* **WRITTEN PROBLEM**: List every person named in the biographical article on Lozen, Lozen included.

Chihenne Chiricahua Apache warrior and prophet

Personal details
- Born: c. 1840
- Died: June 17, 1889 Mount Vernon Barracks, Alabama
- Relations: Victorio (brother)

= Lozen =

Apache prophetess

Lozen (c. 1840 – June 17, 1889) was a warrior and prophet of the Chihenne Chiricahua Apache. She was the sister of Victorio, a prominent chief. Born into the Chihenne band during the 1840s, Lozen was, according to legends, able to use her powers in battle to learn the movements of the enemy. According to James Kaywaykla, Victorio introduced her to Nana, "Lozen is my right hand ... strong as a man, braver than most, and cunning in strategy. Lozen is a shield to her people".

==Victorio's Campaign==
In the 1870s, Victorio and his band of Apaches were moved to the deplorable conditions of the San Carlos Reservation in Arizona. He and his followers left the reservation around 1877 and began marauding and raiding, all while evading capture by the military. Lozen fought beside Victorio when he and his followers rampaged against the European invaders who had appropriated their homeland around west New Mexico's Black Mountain.

As the band fled and fought American forces in Victorio's War (1879–1881), Lozen inspired women and children, frozen in fear, to cross the surging Rio Grande. "I saw a magnificent woman on a beautiful horse—Lozen, sister of Victorio. Lozen the woman warrior!", remembers James Kaywaykla, a child at the time, riding behind his grandmother. "High above her head she held her rifle. There was a glitter as her right foot lifted and struck the shoulder of her horse. He reared, then plunged into the torrent. She turned his head upstream, and he began swimming".

Immediately, the other women and the children followed her into the torrent. When they reached the far bank of the river, cold and wet but alive, Lozen came to Kaywaykla's mother, Gouyen. "You take charge, now", she said. "I must return to the warriors", who stood between their women and children and the onrushing cavalry. Lozen drove her horse back across the wild river and returned to her comrades.

According to Kaywaykla, "She could ride, shoot, and fight like a man, and I think she had more ability in planning military strategy than did Victorio." He also remembers Victorio saying, "I depend upon Lozen as I do Nana" (the aging patriarch of the band).

Late in Victorio's campaign, Lozen left the band to escort a new mother and her newborn infant across the Chihuahuan Desert from Mexico to the Mescalero Apache Reservation, away from the hardships of the trail.

* **GIVEN MATERIAL**:
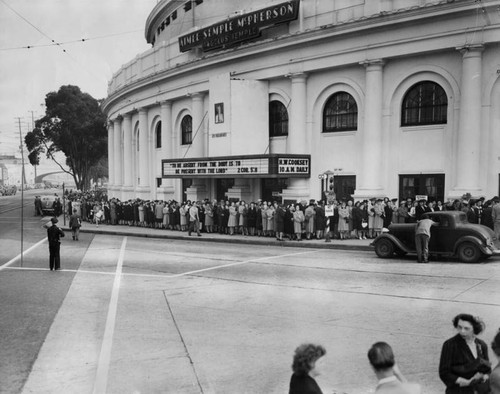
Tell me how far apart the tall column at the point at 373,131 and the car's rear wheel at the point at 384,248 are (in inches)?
305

* **EXERCISE RESPONSE**:
- Lozen
- Victorio
- Nana
- James Kaywaykla
- Gouyen